Saved data entries

== Segment start ==

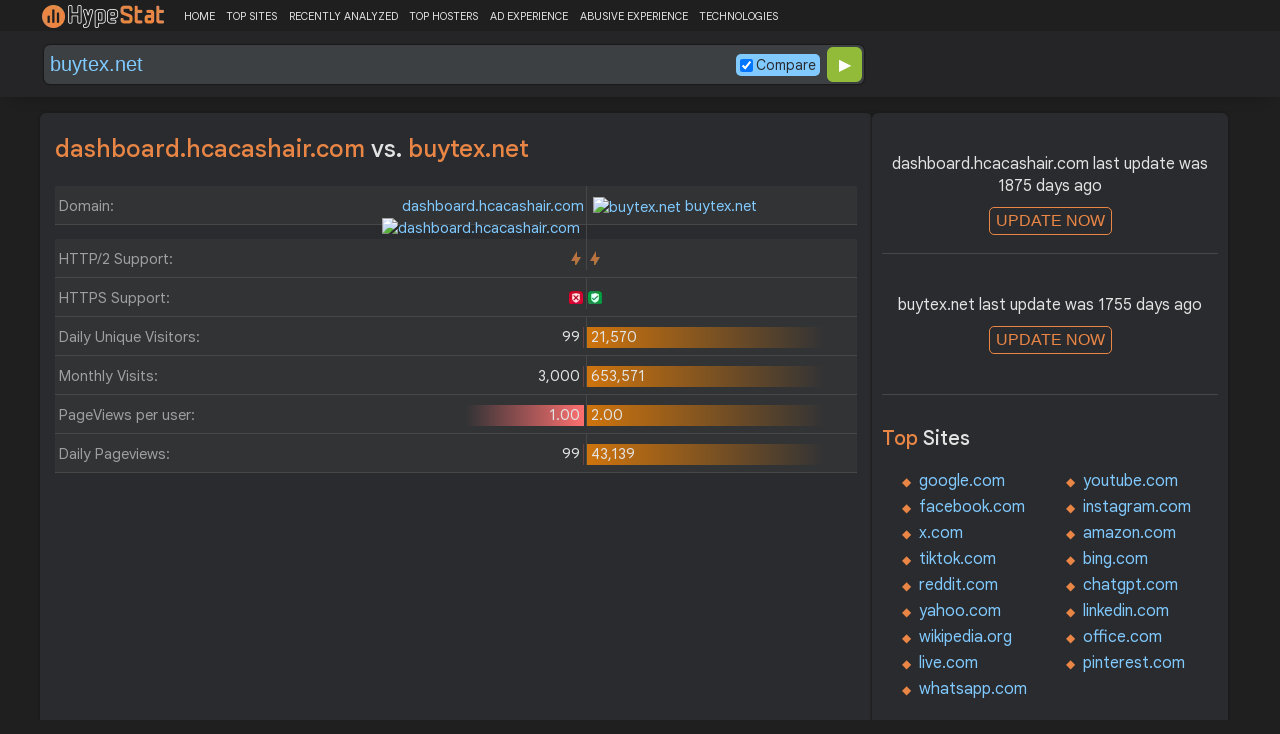

--- FILE ---
content_type: text/html; charset=utf-8
request_url: https://www.google.com/recaptcha/api2/aframe
body_size: 181
content:
<!DOCTYPE HTML><html><head><meta http-equiv="content-type" content="text/html; charset=UTF-8"></head><body><script nonce="BrvzZm1pirauGeBNJ18q-w">/** Anti-fraud and anti-abuse applications only. See google.com/recaptcha */ try{var clients={'sodar':'https://pagead2.googlesyndication.com/pagead/sodar?'};window.addEventListener("message",function(a){try{if(a.source===window.parent){var b=JSON.parse(a.data);var c=clients[b['id']];if(c){var d=document.createElement('img');d.src=c+b['params']+'&rc='+(localStorage.getItem("rc::a")?sessionStorage.getItem("rc::b"):"");window.document.body.appendChild(d);sessionStorage.setItem("rc::e",parseInt(sessionStorage.getItem("rc::e")||0)+1);localStorage.setItem("rc::h",'1769017789368');}}}catch(b){}});window.parent.postMessage("_grecaptcha_ready", "*");}catch(b){}</script></body></html>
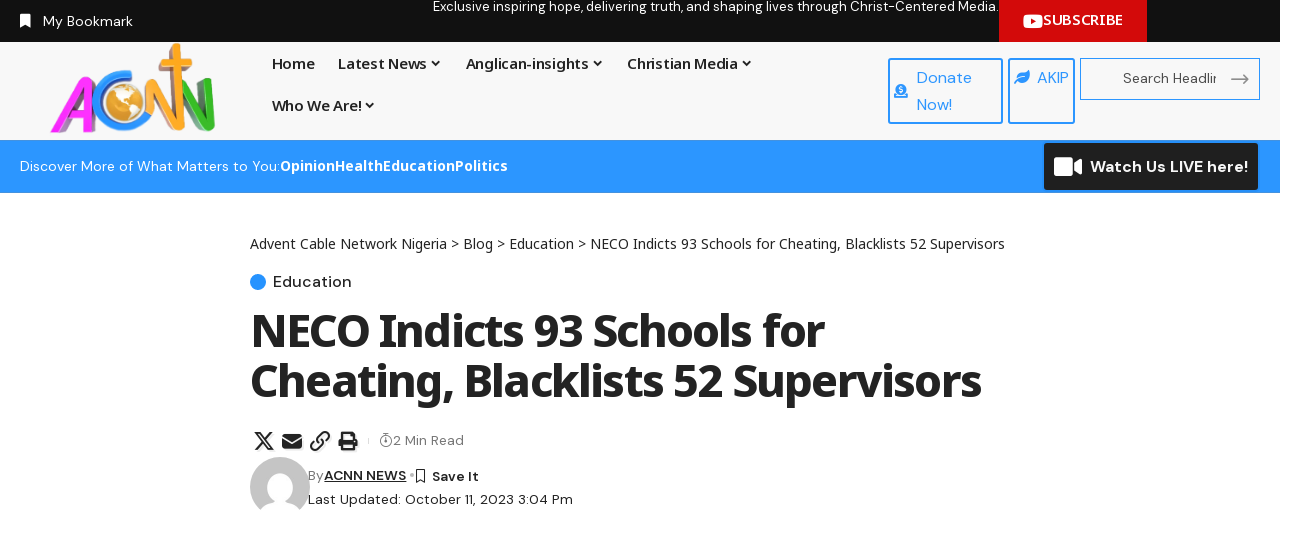

--- FILE ---
content_type: text/html; charset=utf-8
request_url: https://www.google.com/recaptcha/api2/aframe
body_size: 268
content:
<!DOCTYPE HTML><html><head><meta http-equiv="content-type" content="text/html; charset=UTF-8"></head><body><script nonce="H9lDhqJ8ge8c3i9Z2Z7Q4w">/** Anti-fraud and anti-abuse applications only. See google.com/recaptcha */ try{var clients={'sodar':'https://pagead2.googlesyndication.com/pagead/sodar?'};window.addEventListener("message",function(a){try{if(a.source===window.parent){var b=JSON.parse(a.data);var c=clients[b['id']];if(c){var d=document.createElement('img');d.src=c+b['params']+'&rc='+(localStorage.getItem("rc::a")?sessionStorage.getItem("rc::b"):"");window.document.body.appendChild(d);sessionStorage.setItem("rc::e",parseInt(sessionStorage.getItem("rc::e")||0)+1);localStorage.setItem("rc::h",'1769569120240');}}}catch(b){}});window.parent.postMessage("_grecaptcha_ready", "*");}catch(b){}</script></body></html>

== Segment end ==

**Your instructions:**
The pictures in the data should be omitted, and every remaining line set down exactly.

**Answer below:**
--- FILE ---
content_type: text/html; charset=utf-8
request_url: https://www.google.com/recaptcha/api2/aframe
body_size: 181
content:
<!DOCTYPE HTML><html><head><meta http-equiv="content-type" content="text/html; charset=UTF-8"></head><body><script nonce="BrvzZm1pirauGeBNJ18q-w">/** Anti-fraud and anti-abuse applications only. See google.com/recaptcha */ try{var clients={'sodar':'https://pagead2.googlesyndication.com/pagead/sodar?'};window.addEventListener("message",function(a){try{if(a.source===window.parent){var b=JSON.parse(a.data);var c=clients[b['id']];if(c){var d=document.createElement('img');d.src=c+b['params']+'&rc='+(localStorage.getItem("rc::a")?sessionStorage.getItem("rc::b"):"");window.document.body.appendChild(d);sessionStorage.setItem("rc::e",parseInt(sessionStorage.getItem("rc::e")||0)+1);localStorage.setItem("rc::h",'1769017789368');}}}catch(b){}});window.parent.postMessage("_grecaptcha_ready", "*");}catch(b){}</script></body></html>

--- FILE ---
content_type: text/html; charset=utf-8
request_url: https://www.google.com/recaptcha/api2/aframe
body_size: 268
content:
<!DOCTYPE HTML><html><head><meta http-equiv="content-type" content="text/html; charset=UTF-8"></head><body><script nonce="H9lDhqJ8ge8c3i9Z2Z7Q4w">/** Anti-fraud and anti-abuse applications only. See google.com/recaptcha */ try{var clients={'sodar':'https://pagead2.googlesyndication.com/pagead/sodar?'};window.addEventListener("message",function(a){try{if(a.source===window.parent){var b=JSON.parse(a.data);var c=clients[b['id']];if(c){var d=document.createElement('img');d.src=c+b['params']+'&rc='+(localStorage.getItem("rc::a")?sessionStorage.getItem("rc::b"):"");window.document.body.appendChild(d);sessionStorage.setItem("rc::e",parseInt(sessionStorage.getItem("rc::e")||0)+1);localStorage.setItem("rc::h",'1769569120240');}}}catch(b){}});window.parent.postMessage("_grecaptcha_ready", "*");}catch(b){}</script></body></html>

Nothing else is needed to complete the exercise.